İçindeki ateş yangını karşılamadan karşılaşana kadar dünyada yaşamak için çekildik. Sevdiğimizi bulmak, sevdiğimiz şeyi sevmek ve sevdiğimiz şeyi kurtarmak için tüm görünmez engellerden geçmeye çekildik. Dünya'da ruh olmanın kaçınılmaz yolculuğu, zaman içinde sevdiğimiz şeyin isimsiz bir parçası haline geldiğimiz kadar çok sevmektir. Neye dokunduğumuzu ve hayata en yakın ne zaman, olabildiğince uzun zamandır bildiğimizi ve bildiğimizi teyit etmek için asil çaba bırakana kadar.
(We're drawn to live in the world until the fire within meets the fire without. We're drawn to move through all the invisible barriers to find what we love, to love what we love, and to save what we love.The inevitable journey of being spirit on Earth is to love things dearly enough that in time we become a nameless part of what we love. Until we're left with the noble effort to voice and affirm what we touch and know when closest to life, for as long as we can.)

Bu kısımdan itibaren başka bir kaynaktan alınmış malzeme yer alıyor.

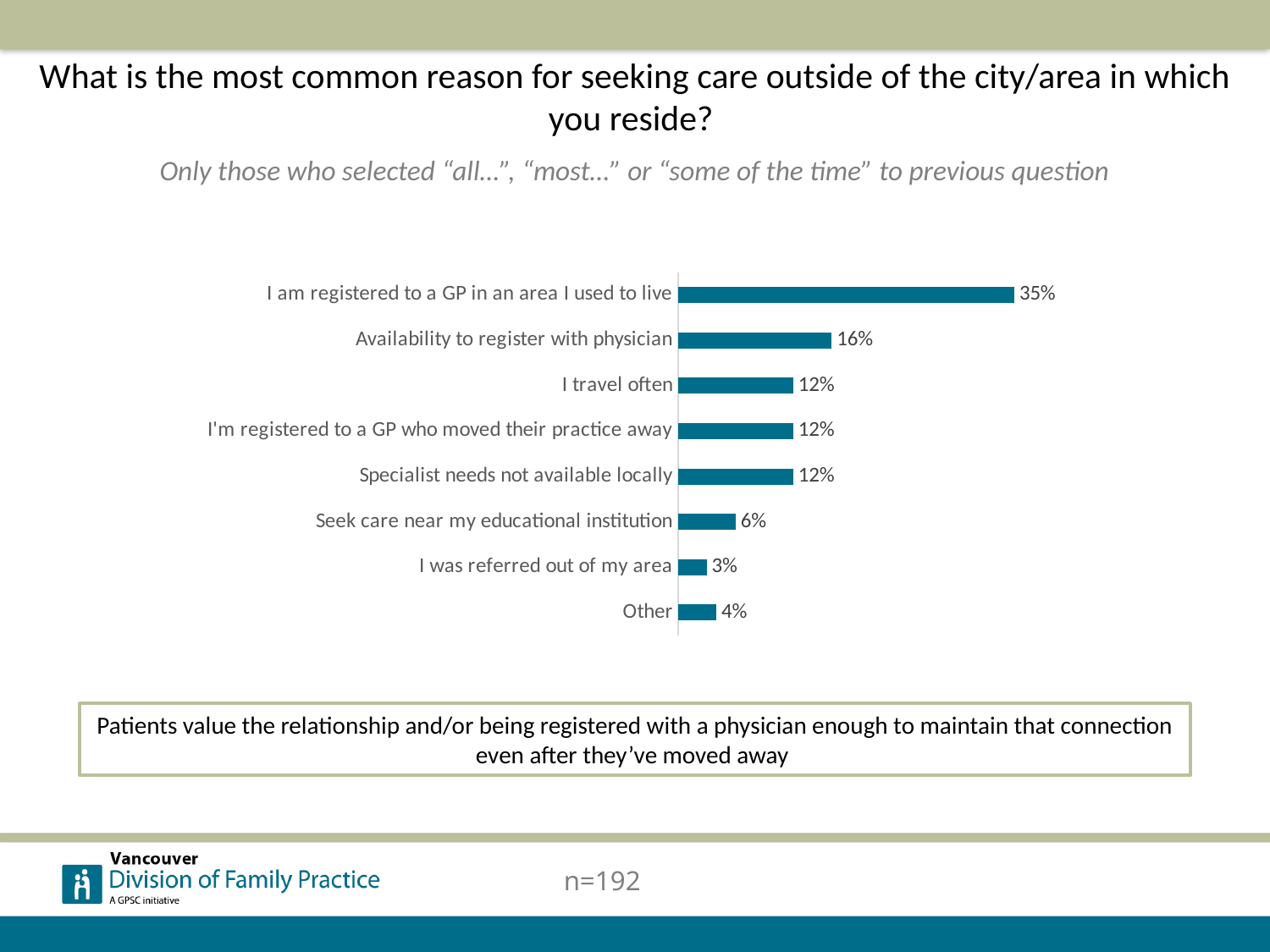
What is the difference between "I am registered to a GP in an area I used to live" and "Availability to register with physician"? 19% What sample size (n) is shown on the slide? n=192 What percentage is shown for "Seek care near my educational institution"? 6% Which is larger: "Other" or "I was referred out of my area"? Other What type of chart is shown on the slide? Bar chart Which reason has the highest percentage? I am registered to a GP in an area I used to live What percentage of respondents selected "I am registered to a GP in an area I used to live"? 35% How many reasons (categories) are shown in the chart? 8 Which reason has the lowest percentage? I was referred out of my area What is the difference between "I travel often" and "I was referred out of my area"? 9% What is the value for "Availability to register with physician"? 16% What is the value for "Other"? 4%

Varoluşumuzun özü iç tutkularımız ve dış dünyayla iç içe geçmiş. Alıntı, bizim için gerçekten önemli olanın peşinde, engellerde gezinmeye motive olduğumuzu vurgulamaktadır. Bu sevgi ve keşif yolculuğu bizi çevremizle derinden bağlantı kurmaya itiyor, bizi ruhumuzu ateşleyen ve hayatımıza anlam veren şeyleri kucaklamaya ve beslemeye çağırıyor.
Dahası, yolculuk kimliklerimizin tutkularımızla karıştığı bir dönüşüm içeriyor. Zamanla, sevdiğimiz şeyden ayrılmaz hale geliriz ve dünyadaki yerimizi derinlemesine anlamaya yol açarız. Bu yol, deneyimlerimizi ifade etmemizi ve bağlantılarımızı teyit etmemizi gerektiriyor, bu yüzden yolculuğumuz boyunca neyi sevdiğimizi onurlandırarak yaşamla mümkün olduğunca tam olarak meşgul olmaya devam ediyoruz.